Search code examples
pythonpython-polars

Concatenate multiple columns into a list in a single column


I'd like to combine multiple columns as a list into a single column.

For example, this data frame:

┌─────┬─────┐
│ a   ┆ b   │
│ --- ┆ --- │
│ i64 ┆ i64 │
╞═════╪═════╡
│ 1   ┆ 4   │
├╌╌╌╌╌┼╌╌╌╌╌┤
│ 2   ┆ 5   │
├╌╌╌╌╌┼╌╌╌╌╌┤
│ 3   ┆ 6   │
└─────┴─────┘

into this one:

┌────────────┐
│ combine    │
│ ---        │
│ list [i64] │
╞════════════╡
│ [1, 4]     │
├╌╌╌╌╌╌╌╌╌╌╌╌┤
│ [2, 5]     │
├╌╌╌╌╌╌╌╌╌╌╌╌┤
│ [3, 6]     │
└────────────┘

Right now I'm doing it this way:

df = df.with_column(pl.map(['a','b'],lambda df:pl.Series(np.column_stack([df[0].to_numpy(),df[1].to_numpy()]).tolist())).alias('combine'))
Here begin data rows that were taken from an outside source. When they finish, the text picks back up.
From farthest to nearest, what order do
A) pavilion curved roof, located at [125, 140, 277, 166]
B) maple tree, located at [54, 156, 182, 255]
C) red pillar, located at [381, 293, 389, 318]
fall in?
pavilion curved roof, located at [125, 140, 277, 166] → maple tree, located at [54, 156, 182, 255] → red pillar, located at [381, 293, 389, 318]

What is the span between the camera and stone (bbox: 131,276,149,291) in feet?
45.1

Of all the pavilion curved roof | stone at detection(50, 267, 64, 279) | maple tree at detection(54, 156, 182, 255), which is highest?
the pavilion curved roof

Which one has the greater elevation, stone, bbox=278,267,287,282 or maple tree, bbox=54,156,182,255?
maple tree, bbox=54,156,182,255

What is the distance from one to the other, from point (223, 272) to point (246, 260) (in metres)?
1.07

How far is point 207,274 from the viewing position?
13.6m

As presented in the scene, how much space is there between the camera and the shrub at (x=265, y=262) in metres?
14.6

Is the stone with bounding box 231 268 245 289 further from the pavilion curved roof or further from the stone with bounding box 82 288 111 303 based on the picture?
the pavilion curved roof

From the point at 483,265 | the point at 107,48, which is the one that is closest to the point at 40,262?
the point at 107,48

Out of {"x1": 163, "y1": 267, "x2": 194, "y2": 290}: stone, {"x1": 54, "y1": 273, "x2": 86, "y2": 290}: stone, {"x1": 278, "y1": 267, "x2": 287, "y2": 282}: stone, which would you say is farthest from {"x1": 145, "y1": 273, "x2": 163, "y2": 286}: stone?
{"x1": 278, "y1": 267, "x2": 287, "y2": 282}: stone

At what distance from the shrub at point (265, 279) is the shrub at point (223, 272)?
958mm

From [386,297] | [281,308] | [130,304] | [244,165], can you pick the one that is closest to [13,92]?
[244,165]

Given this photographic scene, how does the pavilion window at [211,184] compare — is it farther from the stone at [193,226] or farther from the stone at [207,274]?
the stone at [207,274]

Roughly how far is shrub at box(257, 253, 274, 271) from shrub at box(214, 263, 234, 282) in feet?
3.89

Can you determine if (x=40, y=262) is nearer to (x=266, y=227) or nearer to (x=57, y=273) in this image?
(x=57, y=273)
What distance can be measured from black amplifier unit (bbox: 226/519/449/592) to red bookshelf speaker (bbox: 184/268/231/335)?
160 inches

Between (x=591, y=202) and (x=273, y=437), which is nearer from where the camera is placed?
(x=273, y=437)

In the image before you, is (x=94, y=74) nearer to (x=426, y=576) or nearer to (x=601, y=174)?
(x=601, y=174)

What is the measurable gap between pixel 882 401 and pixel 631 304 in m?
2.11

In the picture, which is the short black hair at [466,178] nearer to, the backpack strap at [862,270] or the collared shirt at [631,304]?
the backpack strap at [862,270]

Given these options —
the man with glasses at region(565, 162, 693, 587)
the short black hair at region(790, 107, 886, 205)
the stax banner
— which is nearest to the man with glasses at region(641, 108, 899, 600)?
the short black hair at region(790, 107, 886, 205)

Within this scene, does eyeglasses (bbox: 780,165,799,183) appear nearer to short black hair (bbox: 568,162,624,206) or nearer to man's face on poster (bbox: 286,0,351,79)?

Is there a better way to do it?


Solution

  • With the landing of this PR, we can reshape a Series/Expr into a Series/Expr of type List. These can then be concatenated per row.

    df = pl.DataFrame({
        "a": [1, 2, 3],
        "b": [4, 5, 6]
    })
    
    
    df.select([
        pl.concat_list([
            pl.col("a").reshape((-1, 1)), 
            pl.col("b").reshape((-1, 1))
        ])
    ])
    

    Outputs:

    shape: (3, 1)
    ┌────────────┐
    │ a          │
    │ ---        │
    │ list [i64] │
    ╞════════════╡
    │ [1, 4]     │
    ├╌╌╌╌╌╌╌╌╌╌╌╌┤
    │ [2, 5]     │
    ├╌╌╌╌╌╌╌╌╌╌╌╌┤
    │ [3, 6]     │
    └────────────┘
    
    

    Note that we give the shape (-1, 1), where -1 means infer the dimension size. So this reads as (infer the rows, 1 column).

    You can compile polars from source to use this new feature, or wait a few days and then its landed on PyPi.